» **YOUR TASK**
Transcribe only the part of the listing below that begins at the line containing "Choosing among" and runs to its final line, keeping both ends.

» **EXERCISE DATA**

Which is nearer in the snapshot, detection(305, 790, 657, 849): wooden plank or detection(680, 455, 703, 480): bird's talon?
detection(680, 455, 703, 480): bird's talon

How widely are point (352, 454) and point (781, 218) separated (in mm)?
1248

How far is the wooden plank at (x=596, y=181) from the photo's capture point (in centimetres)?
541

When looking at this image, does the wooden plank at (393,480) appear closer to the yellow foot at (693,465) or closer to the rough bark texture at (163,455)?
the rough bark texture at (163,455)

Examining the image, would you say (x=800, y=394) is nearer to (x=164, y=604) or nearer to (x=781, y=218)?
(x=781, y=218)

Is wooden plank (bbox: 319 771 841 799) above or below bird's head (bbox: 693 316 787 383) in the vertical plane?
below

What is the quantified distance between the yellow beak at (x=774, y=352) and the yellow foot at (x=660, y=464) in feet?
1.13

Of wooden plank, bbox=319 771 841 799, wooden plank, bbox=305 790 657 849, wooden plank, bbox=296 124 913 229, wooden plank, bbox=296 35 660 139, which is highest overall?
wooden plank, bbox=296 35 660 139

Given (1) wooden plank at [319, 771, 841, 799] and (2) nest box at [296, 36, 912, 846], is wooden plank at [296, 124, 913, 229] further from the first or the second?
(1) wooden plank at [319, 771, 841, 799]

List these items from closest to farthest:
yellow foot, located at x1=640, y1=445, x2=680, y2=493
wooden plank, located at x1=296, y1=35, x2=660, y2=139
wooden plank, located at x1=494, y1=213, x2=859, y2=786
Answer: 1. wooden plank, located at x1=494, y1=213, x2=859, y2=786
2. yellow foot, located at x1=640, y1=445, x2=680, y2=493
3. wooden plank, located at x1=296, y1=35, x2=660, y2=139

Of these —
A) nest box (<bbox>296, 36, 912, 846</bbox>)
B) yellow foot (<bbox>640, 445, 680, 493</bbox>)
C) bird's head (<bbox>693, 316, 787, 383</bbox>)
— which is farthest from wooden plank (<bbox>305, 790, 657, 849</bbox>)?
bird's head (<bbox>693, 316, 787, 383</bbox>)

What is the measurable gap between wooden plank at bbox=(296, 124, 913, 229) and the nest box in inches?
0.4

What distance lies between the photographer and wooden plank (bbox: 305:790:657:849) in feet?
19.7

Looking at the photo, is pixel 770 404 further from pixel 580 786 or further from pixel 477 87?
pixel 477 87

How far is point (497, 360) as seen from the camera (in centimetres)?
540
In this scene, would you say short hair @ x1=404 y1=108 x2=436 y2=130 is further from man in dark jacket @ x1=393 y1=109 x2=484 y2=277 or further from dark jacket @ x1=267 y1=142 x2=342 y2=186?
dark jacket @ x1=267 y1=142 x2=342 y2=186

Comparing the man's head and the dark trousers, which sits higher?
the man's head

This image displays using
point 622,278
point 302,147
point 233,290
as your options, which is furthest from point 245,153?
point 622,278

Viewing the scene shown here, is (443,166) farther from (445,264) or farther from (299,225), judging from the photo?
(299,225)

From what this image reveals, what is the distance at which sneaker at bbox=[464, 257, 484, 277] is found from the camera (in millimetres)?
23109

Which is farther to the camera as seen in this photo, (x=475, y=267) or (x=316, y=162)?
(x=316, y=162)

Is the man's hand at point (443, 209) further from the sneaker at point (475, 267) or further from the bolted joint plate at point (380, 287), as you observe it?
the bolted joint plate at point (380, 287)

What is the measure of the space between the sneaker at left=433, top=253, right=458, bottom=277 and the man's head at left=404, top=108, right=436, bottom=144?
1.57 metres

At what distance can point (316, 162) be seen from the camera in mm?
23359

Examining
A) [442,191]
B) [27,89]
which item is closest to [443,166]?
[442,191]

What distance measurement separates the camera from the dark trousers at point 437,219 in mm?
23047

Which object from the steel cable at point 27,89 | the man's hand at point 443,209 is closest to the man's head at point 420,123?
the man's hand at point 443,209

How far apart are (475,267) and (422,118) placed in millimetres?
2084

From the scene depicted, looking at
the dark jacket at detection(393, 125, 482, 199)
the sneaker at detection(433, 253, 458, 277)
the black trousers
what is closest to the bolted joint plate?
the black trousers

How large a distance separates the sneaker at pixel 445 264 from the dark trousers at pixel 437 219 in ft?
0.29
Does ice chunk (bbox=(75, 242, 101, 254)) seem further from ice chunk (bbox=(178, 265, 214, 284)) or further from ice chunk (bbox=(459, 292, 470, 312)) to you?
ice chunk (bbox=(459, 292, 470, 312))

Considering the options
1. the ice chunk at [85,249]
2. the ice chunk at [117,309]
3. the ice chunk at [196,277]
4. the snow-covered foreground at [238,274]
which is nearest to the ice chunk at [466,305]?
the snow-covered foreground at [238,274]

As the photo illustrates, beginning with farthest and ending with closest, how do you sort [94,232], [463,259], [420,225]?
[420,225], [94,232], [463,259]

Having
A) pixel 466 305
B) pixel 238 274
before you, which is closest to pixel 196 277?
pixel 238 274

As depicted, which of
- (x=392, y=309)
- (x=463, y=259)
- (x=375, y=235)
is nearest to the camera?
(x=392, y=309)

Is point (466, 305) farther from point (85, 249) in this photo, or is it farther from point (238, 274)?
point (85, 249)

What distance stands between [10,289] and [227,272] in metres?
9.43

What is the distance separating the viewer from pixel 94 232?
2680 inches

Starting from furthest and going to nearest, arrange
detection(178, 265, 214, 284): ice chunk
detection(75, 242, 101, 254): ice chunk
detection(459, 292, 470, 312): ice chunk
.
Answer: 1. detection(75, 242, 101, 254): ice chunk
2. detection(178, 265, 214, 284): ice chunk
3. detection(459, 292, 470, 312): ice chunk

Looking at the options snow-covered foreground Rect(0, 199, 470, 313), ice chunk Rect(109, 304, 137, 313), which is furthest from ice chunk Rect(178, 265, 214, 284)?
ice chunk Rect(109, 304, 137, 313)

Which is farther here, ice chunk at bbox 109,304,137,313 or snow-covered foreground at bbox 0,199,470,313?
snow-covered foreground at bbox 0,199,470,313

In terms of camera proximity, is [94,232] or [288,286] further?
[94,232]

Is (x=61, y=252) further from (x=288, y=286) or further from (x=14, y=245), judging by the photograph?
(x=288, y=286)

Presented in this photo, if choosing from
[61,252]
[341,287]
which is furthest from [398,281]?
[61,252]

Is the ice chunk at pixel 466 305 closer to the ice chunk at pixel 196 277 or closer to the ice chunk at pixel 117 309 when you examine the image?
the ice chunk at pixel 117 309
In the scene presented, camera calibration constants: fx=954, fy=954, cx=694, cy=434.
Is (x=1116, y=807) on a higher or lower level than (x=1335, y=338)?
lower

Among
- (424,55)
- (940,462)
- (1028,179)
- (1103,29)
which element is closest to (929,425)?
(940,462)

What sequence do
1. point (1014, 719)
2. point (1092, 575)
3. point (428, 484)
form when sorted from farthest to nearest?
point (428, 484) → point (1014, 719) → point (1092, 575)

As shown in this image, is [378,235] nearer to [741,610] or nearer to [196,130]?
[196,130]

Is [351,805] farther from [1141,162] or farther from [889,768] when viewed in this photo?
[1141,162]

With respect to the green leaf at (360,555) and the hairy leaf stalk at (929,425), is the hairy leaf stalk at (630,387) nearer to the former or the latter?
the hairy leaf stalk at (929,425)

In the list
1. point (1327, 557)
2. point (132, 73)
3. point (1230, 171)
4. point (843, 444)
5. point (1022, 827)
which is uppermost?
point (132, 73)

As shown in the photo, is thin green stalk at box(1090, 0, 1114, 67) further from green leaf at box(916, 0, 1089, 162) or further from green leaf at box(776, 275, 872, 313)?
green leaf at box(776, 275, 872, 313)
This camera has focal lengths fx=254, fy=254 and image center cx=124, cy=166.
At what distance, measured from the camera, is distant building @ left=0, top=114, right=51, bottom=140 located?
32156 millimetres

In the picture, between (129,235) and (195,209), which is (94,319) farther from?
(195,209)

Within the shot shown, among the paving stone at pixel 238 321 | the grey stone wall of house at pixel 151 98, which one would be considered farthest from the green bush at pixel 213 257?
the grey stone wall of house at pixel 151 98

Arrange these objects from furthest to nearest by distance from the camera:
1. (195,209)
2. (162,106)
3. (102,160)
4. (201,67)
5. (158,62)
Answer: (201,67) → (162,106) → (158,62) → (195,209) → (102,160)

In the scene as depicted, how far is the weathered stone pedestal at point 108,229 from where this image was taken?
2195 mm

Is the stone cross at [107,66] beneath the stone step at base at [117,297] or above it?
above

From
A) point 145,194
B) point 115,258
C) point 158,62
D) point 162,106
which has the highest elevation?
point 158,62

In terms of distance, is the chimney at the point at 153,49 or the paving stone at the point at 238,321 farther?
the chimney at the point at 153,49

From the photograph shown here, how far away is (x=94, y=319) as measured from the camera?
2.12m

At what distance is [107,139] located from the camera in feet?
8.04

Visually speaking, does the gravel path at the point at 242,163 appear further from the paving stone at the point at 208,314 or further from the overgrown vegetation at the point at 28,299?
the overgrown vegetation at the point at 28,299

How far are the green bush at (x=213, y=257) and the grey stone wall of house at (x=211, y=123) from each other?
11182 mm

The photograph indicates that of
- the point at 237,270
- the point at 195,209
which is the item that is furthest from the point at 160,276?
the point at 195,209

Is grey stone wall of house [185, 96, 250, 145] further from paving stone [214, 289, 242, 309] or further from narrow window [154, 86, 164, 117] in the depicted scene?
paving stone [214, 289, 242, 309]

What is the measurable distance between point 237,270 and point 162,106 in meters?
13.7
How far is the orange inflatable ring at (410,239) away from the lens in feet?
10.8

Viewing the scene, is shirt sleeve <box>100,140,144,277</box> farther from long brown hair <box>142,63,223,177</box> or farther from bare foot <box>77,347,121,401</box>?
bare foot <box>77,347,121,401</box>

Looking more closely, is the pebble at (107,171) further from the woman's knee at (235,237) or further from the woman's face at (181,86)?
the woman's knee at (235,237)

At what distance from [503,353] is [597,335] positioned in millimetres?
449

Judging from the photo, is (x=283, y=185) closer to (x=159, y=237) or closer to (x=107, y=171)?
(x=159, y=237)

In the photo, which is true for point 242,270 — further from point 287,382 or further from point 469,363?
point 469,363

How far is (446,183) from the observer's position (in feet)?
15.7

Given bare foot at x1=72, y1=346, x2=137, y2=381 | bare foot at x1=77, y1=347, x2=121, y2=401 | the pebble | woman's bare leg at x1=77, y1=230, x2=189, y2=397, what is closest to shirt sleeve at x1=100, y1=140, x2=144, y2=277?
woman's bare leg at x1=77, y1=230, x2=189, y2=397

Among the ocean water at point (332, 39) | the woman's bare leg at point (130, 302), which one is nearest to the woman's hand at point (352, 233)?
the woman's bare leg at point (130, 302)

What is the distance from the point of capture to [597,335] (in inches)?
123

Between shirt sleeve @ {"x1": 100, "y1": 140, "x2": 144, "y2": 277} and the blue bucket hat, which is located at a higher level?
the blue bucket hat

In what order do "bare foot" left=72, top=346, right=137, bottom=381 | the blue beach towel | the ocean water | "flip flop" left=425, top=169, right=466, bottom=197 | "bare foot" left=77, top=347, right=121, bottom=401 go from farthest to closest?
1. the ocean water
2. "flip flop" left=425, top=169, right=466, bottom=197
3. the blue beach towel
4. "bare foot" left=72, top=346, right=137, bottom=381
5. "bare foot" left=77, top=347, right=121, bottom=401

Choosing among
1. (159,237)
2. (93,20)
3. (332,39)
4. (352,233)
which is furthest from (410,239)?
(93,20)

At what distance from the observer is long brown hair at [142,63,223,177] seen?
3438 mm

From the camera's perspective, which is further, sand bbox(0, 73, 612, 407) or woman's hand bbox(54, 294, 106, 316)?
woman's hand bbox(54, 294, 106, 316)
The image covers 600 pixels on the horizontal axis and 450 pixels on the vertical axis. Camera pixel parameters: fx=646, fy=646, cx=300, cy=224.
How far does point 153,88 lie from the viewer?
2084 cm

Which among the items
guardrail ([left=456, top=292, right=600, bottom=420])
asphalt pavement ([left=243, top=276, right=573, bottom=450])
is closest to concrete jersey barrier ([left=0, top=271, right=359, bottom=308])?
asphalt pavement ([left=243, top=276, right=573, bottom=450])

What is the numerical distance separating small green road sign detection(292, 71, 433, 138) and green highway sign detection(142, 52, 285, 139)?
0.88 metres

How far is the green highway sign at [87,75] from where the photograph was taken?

» **TASK SOLUTION**
Choosing among
1. (159,237)
2. (93,20)
3. (332,39)
4. (352,233)
which is furthest from (410,239)?
(93,20)

At what distance from the observer is long brown hair at [142,63,223,177] seen?
3438 mm

From the camera's perspective, which is further, sand bbox(0, 73, 612, 407) or woman's hand bbox(54, 294, 106, 316)?
woman's hand bbox(54, 294, 106, 316)
The image covers 600 pixels on the horizontal axis and 450 pixels on the vertical axis. Camera pixel parameters: fx=646, fy=646, cx=300, cy=224.
How far does point 153,88 lie from the viewer?
2084 cm

Which among the items
guardrail ([left=456, top=292, right=600, bottom=420])
asphalt pavement ([left=243, top=276, right=573, bottom=450])
is closest to concrete jersey barrier ([left=0, top=271, right=359, bottom=308])?
asphalt pavement ([left=243, top=276, right=573, bottom=450])

What is the numerical distance separating small green road sign detection(292, 71, 433, 138) and green highway sign detection(142, 52, 285, 139)?
0.88 metres

How far is the green highway sign at [87,75] from where the photograph was taken?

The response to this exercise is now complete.